O presidente Jair Bolsonaro foi um dos principais apoiadores do medicamento. Em junho do ano passado, o Brasil recebeu cerca de 2 milhões de doses dos EUA e os militares foram instruídos a produzir mais de três milhões de comprimidos.

Mesmo que tenha admitido recentemente que a hidroxicloroquina não tenha efeito comprovado no combate à Covid-19, Bolsonaro afirma que não há nenhum efeito colateral, e por isso, pode ser tomada sem nenhum prejuízo.

Presidente Jair Bolsonaro mostra uma caixa do remédio Hidroxicloroquina – Carolina Antunes/PR

É verdade que a cloroquina e a hidroxicloroquina são medicamentos utilizados há anos para o tratamento da malária e doenças autoimunes. Mas, segundo a nota da Sociedade Brasileira de Arritmias Cardíacas (Sobrac), o remédio pode ocasionar alterações cardíacas. “A cloroquina tanto pode ter efeito antiarrítmico quanto provocar o surgimento de arritmias graves.” A bula do remédio também recomenda cautela com pacientes com doenças hepáticas ou renais e com problemas cardíacos, gastrointestinais e neurológicos.

A Agencia Nacional de Vigilância Sanitária (Anvisa), ao aprovar o uso emergencial da vacina no domingo (17), afirmou que não há tratamentos efetivos contra a Covid.

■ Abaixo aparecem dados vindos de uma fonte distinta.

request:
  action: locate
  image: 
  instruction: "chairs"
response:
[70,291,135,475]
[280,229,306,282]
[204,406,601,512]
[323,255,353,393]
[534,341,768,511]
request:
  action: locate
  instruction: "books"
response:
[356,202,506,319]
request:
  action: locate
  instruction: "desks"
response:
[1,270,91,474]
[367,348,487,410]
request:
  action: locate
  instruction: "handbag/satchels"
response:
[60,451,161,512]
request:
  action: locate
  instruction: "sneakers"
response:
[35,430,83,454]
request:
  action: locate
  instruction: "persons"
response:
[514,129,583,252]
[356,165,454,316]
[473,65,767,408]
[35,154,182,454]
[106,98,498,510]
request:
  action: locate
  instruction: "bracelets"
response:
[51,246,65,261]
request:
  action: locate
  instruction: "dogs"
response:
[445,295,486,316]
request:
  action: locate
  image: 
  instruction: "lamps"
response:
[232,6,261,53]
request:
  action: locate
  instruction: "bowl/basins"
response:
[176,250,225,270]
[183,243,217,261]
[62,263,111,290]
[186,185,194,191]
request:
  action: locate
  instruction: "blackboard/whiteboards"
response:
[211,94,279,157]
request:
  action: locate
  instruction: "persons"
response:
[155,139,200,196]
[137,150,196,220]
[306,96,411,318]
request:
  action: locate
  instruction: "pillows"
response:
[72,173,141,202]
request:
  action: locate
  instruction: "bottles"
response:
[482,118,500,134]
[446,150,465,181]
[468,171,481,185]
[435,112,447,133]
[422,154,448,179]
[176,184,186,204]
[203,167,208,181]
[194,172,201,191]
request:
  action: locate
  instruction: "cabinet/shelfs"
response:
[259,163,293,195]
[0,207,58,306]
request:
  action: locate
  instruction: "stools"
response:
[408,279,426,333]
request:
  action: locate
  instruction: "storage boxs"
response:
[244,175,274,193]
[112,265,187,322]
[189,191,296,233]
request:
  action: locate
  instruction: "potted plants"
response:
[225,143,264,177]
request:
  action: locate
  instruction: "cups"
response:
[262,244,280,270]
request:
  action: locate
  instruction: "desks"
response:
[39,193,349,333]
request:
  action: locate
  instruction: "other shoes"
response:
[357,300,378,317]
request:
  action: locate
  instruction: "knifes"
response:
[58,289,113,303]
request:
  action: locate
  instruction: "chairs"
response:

Além da Anvisa, a Sociedade Brasileira de Infectologia “não recomenda tratamento precoce para COVID-19 com qualquer medicamento”.

Foto: Reprodução/Twitter

Órgãos internacionais também reprovam o uso da hidroxicloroquina e outras substâncias, entre elas a Sociedade de Infectologia dos EUA (IDSA) e da Europa (ESCMID), Instituto Nacional de Saúde dos EUA (NIH) Centos Norte-Americanos de Controle e Prevenção de Doenças (CDC) e Organização Mundial da Saúde (OMS).

Mesmo assim, Bolsonaro insiste no “tratamento precoce”. Em um vídeo compartilhado via o aplicativo telegram por seu filho e vereador do Rio de Janeiro, Carlos Bolsonaro (Republicanos), o presidente Jair Bolsonaro defende novamente os medicamentos no início dos sintomas.

“Não desistam do tratamento precoce. Não desistam, tá? A vacina é para quem não pegou ainda. E esta vacina que está aí é 50% de eficácia. Ou seja, se jogar uma moedinha para cima, é 50% de eficácia. Então, está liberada a aplicação no Brasil”, afirmou.

Em outra passagem, Bolsonaro defendeu que a CoronaVac é uma vacina do Brasil, mas questionou a segurança do imunizante. “No que depender de mim, não será obrigatória. É uma vacina emergencial, 50% de eficácia. É algo que ninguém sabe ainda se teremos efeitos colaterais ou não”.